As the generation that made Walter Cronkite one of the nation's most influential men moves toward retirement and beyond, and the generation without a 30-minute attention span takes over, network news operations are all taking a hard look at the traditional concept of the news anchor.
Can any one person ever capture the attention of America's vast array of demographics again? Sure, O.J. Simpson did it. But fame is fleeting these days, and the elusive combination of credibility, upstanding sex appeal, and the power to hold an audience's interest that has traditionally given the big three network news anchors their job security for decades may be a thing of the past.
The current anchors, all of whom have spent their entire careers patiently climbing the ladder and silently hoping for Dan Rather, Tom Brokaw, or Peter Jennings to come down with the flu each week, must feel a bit like the dog who finally caught the car he was chasing and doesn't know what to do with it.
Two points about today's crop stand out. First is the relative diversity of their approaches to the news and career paths, and second is how apparent it is becoming that their backstories are not going to be nearly enough to reunite the public around the concept of "the most trusted man in America."

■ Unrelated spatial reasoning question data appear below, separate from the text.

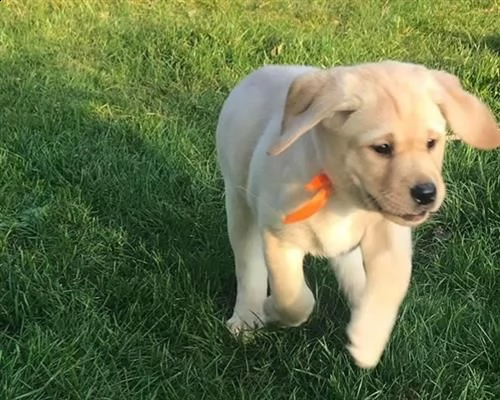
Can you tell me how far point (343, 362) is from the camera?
304 centimetres

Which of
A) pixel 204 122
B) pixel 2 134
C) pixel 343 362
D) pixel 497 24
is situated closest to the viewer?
pixel 343 362

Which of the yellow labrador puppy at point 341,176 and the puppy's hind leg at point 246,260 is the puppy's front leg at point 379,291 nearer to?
the yellow labrador puppy at point 341,176

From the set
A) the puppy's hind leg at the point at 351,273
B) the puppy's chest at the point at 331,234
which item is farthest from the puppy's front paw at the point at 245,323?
the puppy's chest at the point at 331,234

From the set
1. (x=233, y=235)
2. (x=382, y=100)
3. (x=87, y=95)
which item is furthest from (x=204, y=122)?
(x=382, y=100)

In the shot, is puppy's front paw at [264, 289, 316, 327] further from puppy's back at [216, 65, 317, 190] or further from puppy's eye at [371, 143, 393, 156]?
puppy's eye at [371, 143, 393, 156]

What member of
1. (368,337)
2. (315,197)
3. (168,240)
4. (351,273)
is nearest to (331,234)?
(315,197)

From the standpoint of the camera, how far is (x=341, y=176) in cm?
270

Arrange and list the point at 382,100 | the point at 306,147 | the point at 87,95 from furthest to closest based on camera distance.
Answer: the point at 87,95 → the point at 306,147 → the point at 382,100

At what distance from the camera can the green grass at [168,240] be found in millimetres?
3020

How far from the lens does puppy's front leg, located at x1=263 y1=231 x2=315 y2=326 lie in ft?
9.80

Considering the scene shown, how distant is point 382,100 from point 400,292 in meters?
0.65

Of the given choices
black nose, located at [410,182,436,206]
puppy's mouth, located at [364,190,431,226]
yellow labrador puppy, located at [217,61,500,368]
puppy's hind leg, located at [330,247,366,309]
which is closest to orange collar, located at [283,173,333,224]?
yellow labrador puppy, located at [217,61,500,368]

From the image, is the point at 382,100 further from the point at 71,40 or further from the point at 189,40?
the point at 71,40

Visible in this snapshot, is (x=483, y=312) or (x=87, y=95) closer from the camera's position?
(x=483, y=312)
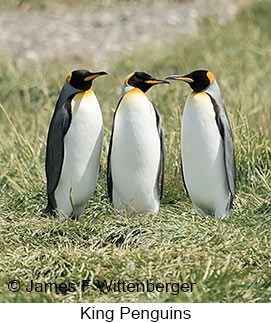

Brian Williams of NBC has taken the classic route to his post. He waited patiently in the wings for Brokaw's departure and, when the time came, was the clear successor. ABC, blindsided by the quick death of Jennings, tried to innovate by pairing two lesser stars, only to see one injured in an Iraqi roadside bombing and the other announce an unplanned pregnancy during the duo's first months on the job. And at CBS, Bob Schieffer troops merrily along as its perpetual "interim anchor." He seems to be having a blast, and his down-home style is refreshing, but he is probably not considered appointment television for Generation X-ers rushing home from work.
Brian Stelter, who follows TV news as closely as anyone in America for his TVNewser blog, says that anchors are still relevant, but adds that a "transition" needs to be made.
"The average evening news viewer is an AARP member," he notes. "One of the big three has to be young and bold. I don't think young and bold means Katie Couric; Katie was on the cover of AARP Magazine."
Touché. The networks are much too monolithic to pick an anchor truly nimble enough to shock non-TV news viewers into paying attention. Stelter predicts that the nightly news shows will each eventually evolve into different types of newscasts, so that viewers' preferences will be more meaningful. And one, at least, will have to pick a young anchor in a play to rip younger consumers away from the Internet. But take note, television executives: Stelter says the suave, metrosexual, hurricane-chasing man of the moment, Anderson Cooper, is "old."
The network that finds that mysterious, trustworthy, and magnetic celebrity will hold the key to a new generation of consumers. And if that doesn't work, O.J. is always available.